Top of Excerpted passage
I also learned that existing applications typically extracted data from the database, performed some analytic work on it, and then pushed the data back into the store. In other words, they couldn’t perform processing inside the database. I found that generalization hard to swallow but reminiscent of numerous past battles on whether “business logic” belongs in the application or database layer.

Aster’s implementation of MapReduce is “deep inside” their engine, from what I understand. One example I could find was yet another YouTube video called “In-Database MapReduce Example: Sessionize”. In it, Shawn Kung shows a MapReduce function being used inside a SQL statement to “sessionize” user IDs in a clickstream context. Aster also provides very basic how-to’s on their website and blog. Clearly Aster is targeting this new MapReduce capability at the DBA side of their users, and it looks a lot like leveraging UDFs to me. Aster’s conclusion: “we need to think beyond conventional databases.” I’m all for that!

Next, I wanted to learn about Vertica’s implementation. Especially since Vertica’s own Dr. Stonebraker had initially nailed MapReduce pretty hard as mentioned above. But Vertica’s new position seems to be that MapReduce is a-ok after all, provided it remains external and doesn't pollute the purity of the relational engine. I couldn't find much on YouTube or their website save for a press release dated 8/4/09 stating “With version 3.5, Vertica also introduces native support for MapReduce via connectivity to the standard Hadoop framework”. It seems the “scoop” on the Vertica/MapReduce wedding is best described in their corporate blog. Basically Vertica is OK with "integrating" or connecting to but not "ingesting" MapReduce (via Hadoop) if I understand clearly.

I was also able to glean some tidbits from Omer Trajman on Twitter. Namely that Vertica supports Hadoop “adapters” which allow you to read and write into the database (which is basically the press release). I wish I had more in-depth information about Vertica’s MR functionality but even a basic search for the term on their overly busy website yields zero information and, unless I missed it, I couldn’t find any relevant webcasts either.
Bottom of Excerpted passage
Explore the material ▸
1. From the passage on MapReduce in databases, write out the part from "I also learned" to "or database layer.".
2. Answer these questions from the passage on MapReduce in databases:
(a) What is the title of the YouTube video that shows Aster's MapReduce example?
(b) What date is given for the Vertica press release?
(c) What do Vertica's Hadoop "adapters" allow you to do?
The listing after the passage is not needed for any of the work here.
Top of Stored data
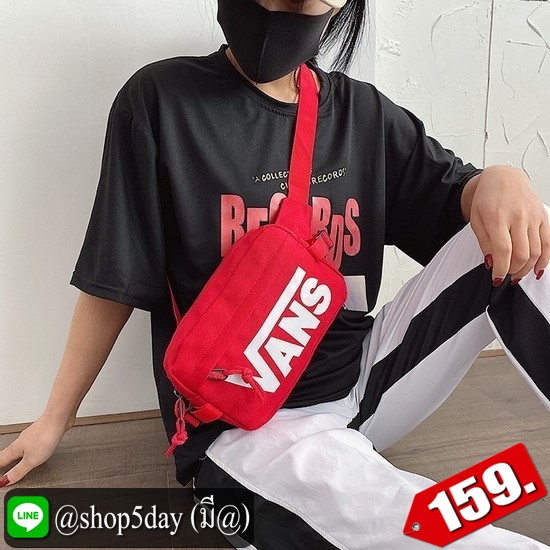 ♨️ กระเป๋าสะพาย คาดอก-เอว Vans Hot⚡️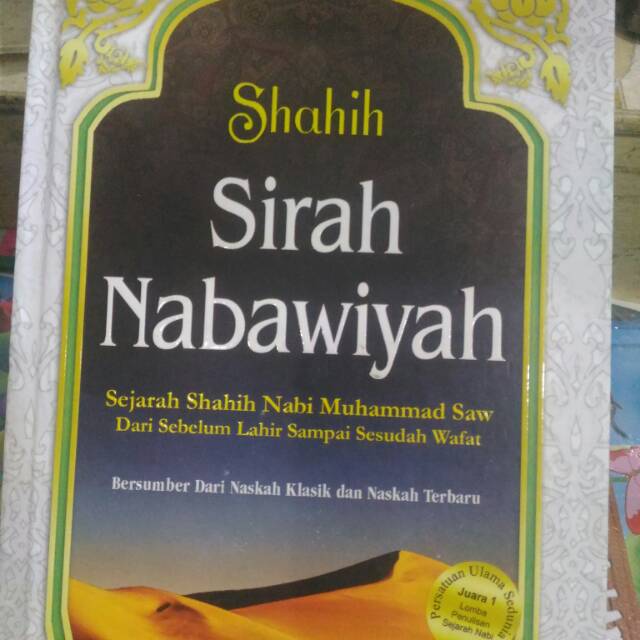 Shahih Sirah Nabawiyah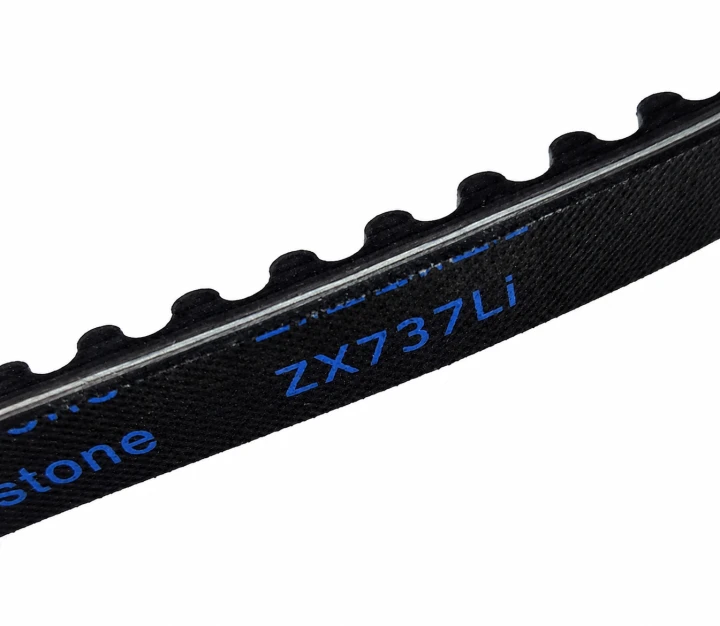 PAS NAPĘDU ZĘBATY DO KOSIAREK Li737 EQ2-500 (O 737Li762Lw)  3.png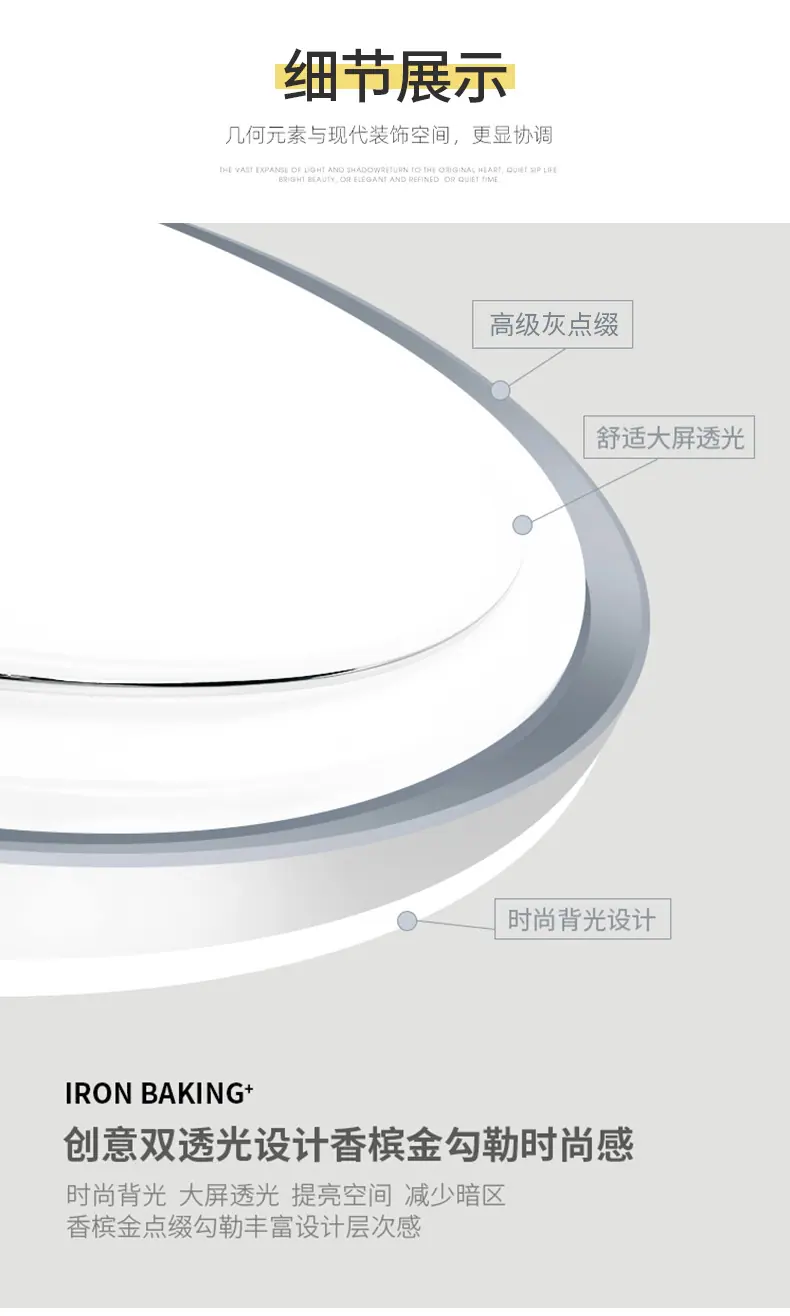 详情_22.jpg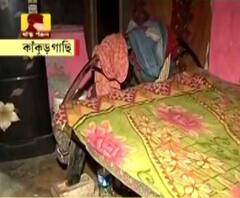 কাঁকুড়গাছিতে প্রকাশ্যে মদ্যপানের প্রতিবাদ করায় মারধর! বাঁচাতে গিয়ে আক্রান্ত প্রতিবাদীর স্ত্রী-ছেলে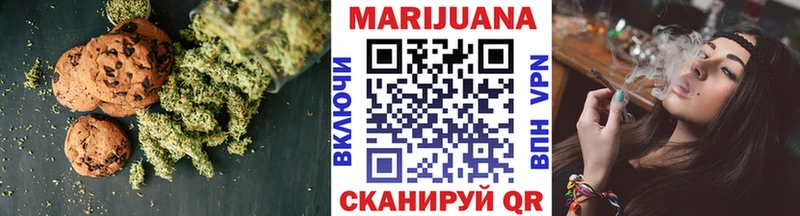 Еда ТГК конопля  Чегем 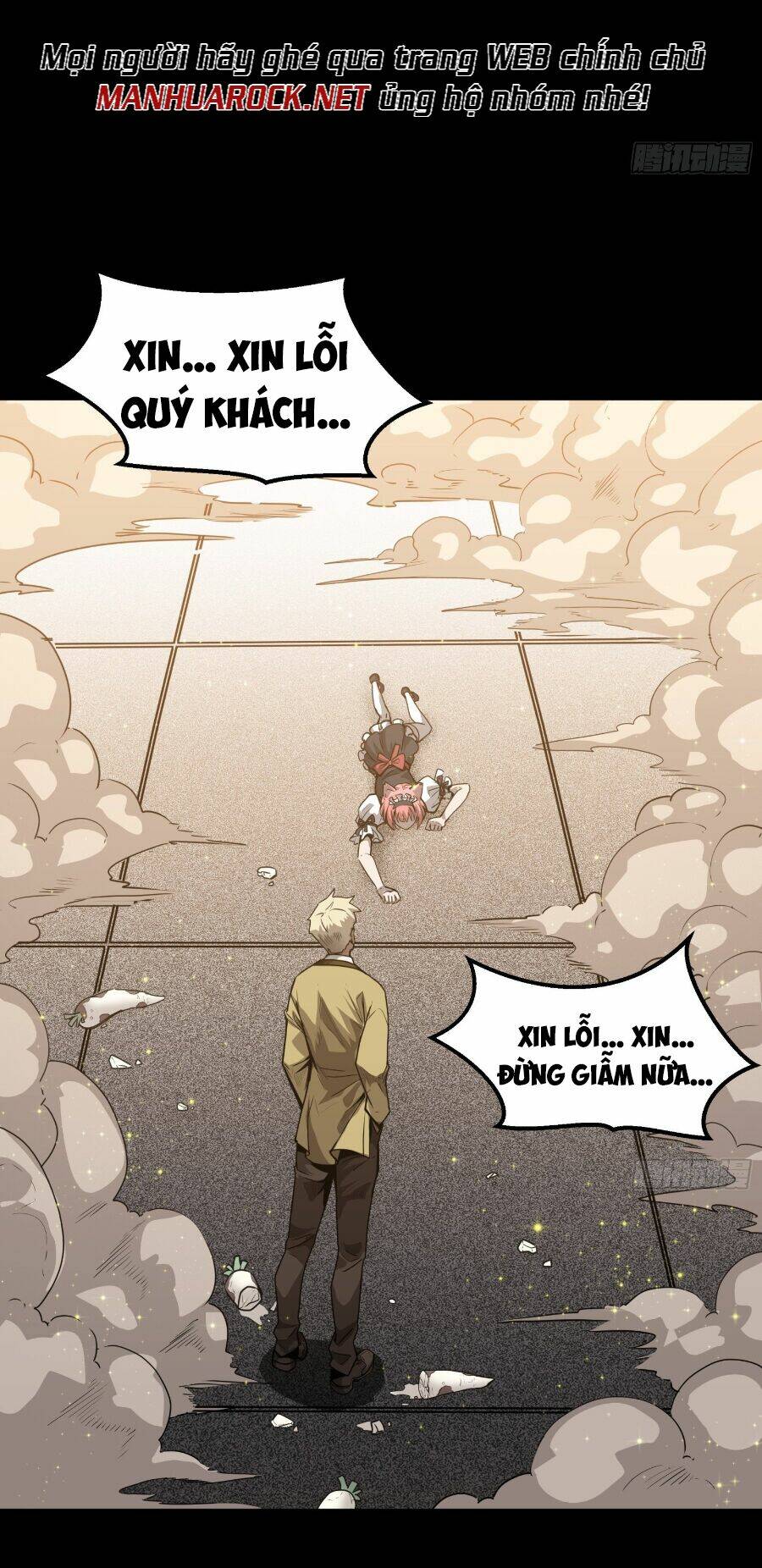 Tinh Giáp Hồn Tướng Chapter 66 - Trang 2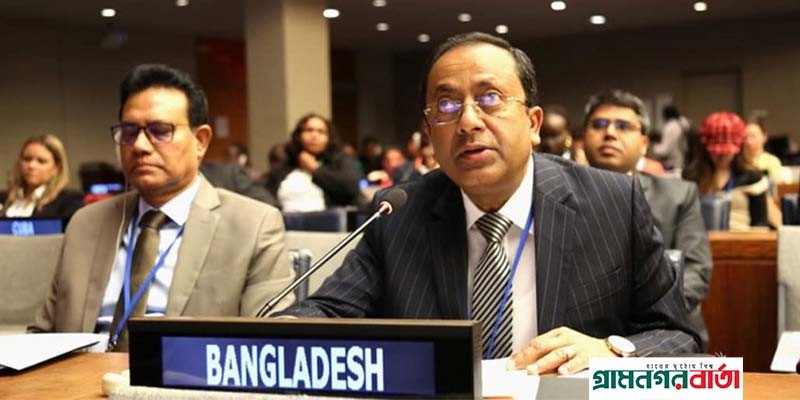 শান্তিচুক্তির পর থেকে পার্বত্য চট্টগ্রাম অঞ্চলের সার্বিক উন্নয়নে অসামান্য পরিবর্তন ঘটেছে -জাতিসংঘে পার্বত্য সচিব মো. মশিউর রহমান এনডিসি শান্তিচুক্তির পর থেকে পার্বত্য চট্টগ্রাম অঞ্চলের সার্বিক উন্নয়নে অসামান্য পরিবর্তন ঘটেছে -জাতিসংঘে পার্বত্য সচিব মো. মশিউর রহমান এনডিসি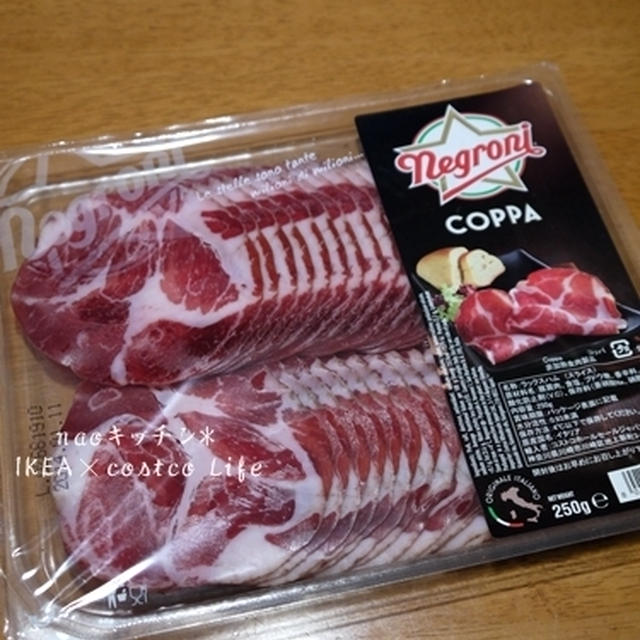 コストコでお買い物♪イタリア産*ネグロニコッパ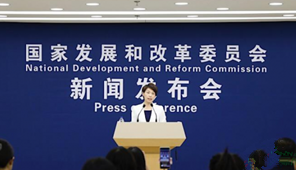 發(fā)電量同比增長(cháng)3.3%！年產(chǎn)30萬(wàn)噸以下煤礦徹底退出！國家發(fā)改委總結上半年能源發(fā)展情況！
Bottom of Stored data
Activity answers ▸
1.
I also learned that existing applications typically extracted data from the database, performed some analytic work on it, and then pushed the data back into the store. In other words, they couldn’t perform processing inside the database. I found that generalization hard to swallow but reminiscent of numerous past battles on whether “business logic” belongs in the application or database layer.

2.
(a) "In-Database MapReduce Example: Sessionize"
(b) 8/4/09
(c) Read and write into the database.